Sunday, September 9, 2007

When I Look You In The Eye I See Nothing!

Today was further confirmation of what I have been more and more aware of as of late. When I look someone in their eye, anyone, I see absolutely nothing there! Do let me explain, for it is not some fantastic feat. It is simply beyond my ability to doubt any longer that the 'internal' world is a complete and utter make-believe, a self-fabricated reaction to the 'external' world when met in an entirely self-centered fashion. The 'internal' world essentially duplicates the 'external' through creating images of it that it can, in turn, manipulate and reintroduce, or re-enact, externally for its own sense of being and progress. So, in a very real way, you and I are not having a relationship with anything other than our own imagined creations when there is a sense of 'somebody' relating to 'somebody' else. It is all completely made up. However, it doesn't seem that way to most of us. It seems as if the 'internal' world is simply informing us about the 'external' world, 'as it actually is.' It doesn't lead us to believe it is creating that 'external' world we see, experience, remember, and react to. It leads us to believe the 'external' world is objectively 'there,' exactly as we experience it, with or without our thinking/feeling about it. True or not true? Mind you, there's no wiggle room here, opinion doesn't count. It either is so or isn't so. Now why, you may ask, am I so convinced of this fundamental fact?

soldiers, Iraq, U.S soldiers in Iraq


Well, simply because when I look you in the eye I see nothing. Here we go again!?!? When I'm not looking you in the eye, I can be aware of judgment in the mind. I can be aware of opinions, gossip, interpretations, implied meaning, remembered images, words, feelings, thoughts, past experience, all of which seem to color, accentuate, and define the 'objective' world around me.
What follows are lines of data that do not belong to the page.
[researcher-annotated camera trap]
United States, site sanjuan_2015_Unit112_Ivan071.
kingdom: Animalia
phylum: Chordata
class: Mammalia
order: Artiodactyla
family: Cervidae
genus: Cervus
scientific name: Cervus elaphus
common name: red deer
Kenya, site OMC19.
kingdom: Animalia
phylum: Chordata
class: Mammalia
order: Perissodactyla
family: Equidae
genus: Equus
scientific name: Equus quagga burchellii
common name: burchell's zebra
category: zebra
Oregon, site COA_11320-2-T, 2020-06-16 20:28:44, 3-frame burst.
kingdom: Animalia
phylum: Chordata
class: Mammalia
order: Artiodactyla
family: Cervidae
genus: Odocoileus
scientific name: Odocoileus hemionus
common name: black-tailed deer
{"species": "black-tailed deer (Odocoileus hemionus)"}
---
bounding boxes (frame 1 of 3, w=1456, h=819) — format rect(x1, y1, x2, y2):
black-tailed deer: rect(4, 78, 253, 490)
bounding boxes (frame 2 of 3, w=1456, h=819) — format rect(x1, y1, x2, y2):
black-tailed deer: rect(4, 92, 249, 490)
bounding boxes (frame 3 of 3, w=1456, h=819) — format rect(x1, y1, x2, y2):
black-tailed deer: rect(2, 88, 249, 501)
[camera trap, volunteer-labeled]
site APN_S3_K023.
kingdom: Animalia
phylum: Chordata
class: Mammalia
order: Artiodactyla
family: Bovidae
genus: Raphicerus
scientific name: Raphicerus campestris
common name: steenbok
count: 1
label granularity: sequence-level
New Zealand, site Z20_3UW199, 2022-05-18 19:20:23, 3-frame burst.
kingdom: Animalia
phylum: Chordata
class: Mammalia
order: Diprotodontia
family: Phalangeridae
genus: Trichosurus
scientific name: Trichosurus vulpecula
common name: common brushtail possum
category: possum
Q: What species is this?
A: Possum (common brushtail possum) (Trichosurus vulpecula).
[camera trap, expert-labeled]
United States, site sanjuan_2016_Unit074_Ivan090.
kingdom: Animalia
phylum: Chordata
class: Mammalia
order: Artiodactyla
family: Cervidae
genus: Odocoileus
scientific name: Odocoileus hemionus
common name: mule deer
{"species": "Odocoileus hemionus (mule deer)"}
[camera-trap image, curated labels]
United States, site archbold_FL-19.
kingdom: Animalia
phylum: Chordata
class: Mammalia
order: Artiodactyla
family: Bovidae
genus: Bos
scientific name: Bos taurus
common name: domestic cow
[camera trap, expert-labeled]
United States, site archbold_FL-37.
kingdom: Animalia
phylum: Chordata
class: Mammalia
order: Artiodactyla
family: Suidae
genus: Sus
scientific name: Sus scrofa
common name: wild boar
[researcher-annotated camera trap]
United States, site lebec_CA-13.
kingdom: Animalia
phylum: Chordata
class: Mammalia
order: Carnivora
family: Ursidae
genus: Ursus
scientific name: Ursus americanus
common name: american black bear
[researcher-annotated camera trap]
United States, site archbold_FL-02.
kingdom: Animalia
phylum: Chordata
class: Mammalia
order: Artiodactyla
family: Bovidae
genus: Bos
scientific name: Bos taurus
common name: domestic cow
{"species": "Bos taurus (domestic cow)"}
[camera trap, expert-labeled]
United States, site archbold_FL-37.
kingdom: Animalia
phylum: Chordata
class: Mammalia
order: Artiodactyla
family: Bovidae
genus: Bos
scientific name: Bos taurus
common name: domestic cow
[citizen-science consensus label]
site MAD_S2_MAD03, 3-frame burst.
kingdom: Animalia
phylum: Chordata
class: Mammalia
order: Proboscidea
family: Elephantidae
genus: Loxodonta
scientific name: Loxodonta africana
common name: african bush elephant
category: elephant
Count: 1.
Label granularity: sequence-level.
I can be aware of how when I think of someone, I feel I know them, or when I think about a situation, I feel I know what is right. I can be aware of how I feel religion to be an absolute poison in the mind, just as easily as I can be aware of how nationalism, racism, and selfishness poison the mind. And yet, when I see a hare krishna singing, clapping, and dancing around, or a woman exiting a church, or a politician speaking on television, or a soldier serving in Iraq, I see none of these things. Not when I'm actually observing the individual, eye to eye, so to speak. I see nothing 'there' at all and no one 'here' seeing it. The internal creations of mind do not exist. I would say there is a love present, but too many people would not understand what I mean. There's nothing personal about this love. In fact, there is nothing other than this love when in the immediate presence of being, any being. Looking these people in their eyes, or any person, for I've had this eye-to-eye experience countless times with every walk of humanity throughout the world, I see myself, and by myself, I mean nothing created by the mind at all.

Most people labor away trying to convince themselves, and others, that their 'internal' map of reality is coherently in-line with the external world around them. Most people slave away at improving the relationship between the inner and outer. Most people suffer beneath the weight of maintaining an inner, isolated sense of self that will reflect its nature, externally, through its words, actions, and deeds. Most people believe the inner and outer perfectly aligning with each other is humanity's purpose, journey, and path to evolution and fulfillment. Either that, or the inner completely overtaking the outer and replacing it with a world of its own making. And most people are dead wrong. Careful observation of the mind's movement alone reveals exactly what is, and is not, so. To follow this observation is to lay down your weapons, walk off the battlefield of self-deception, and observe exactly to whom, for what, where, how, and why this battle is taking place. For when I look you in the eye I see nothing.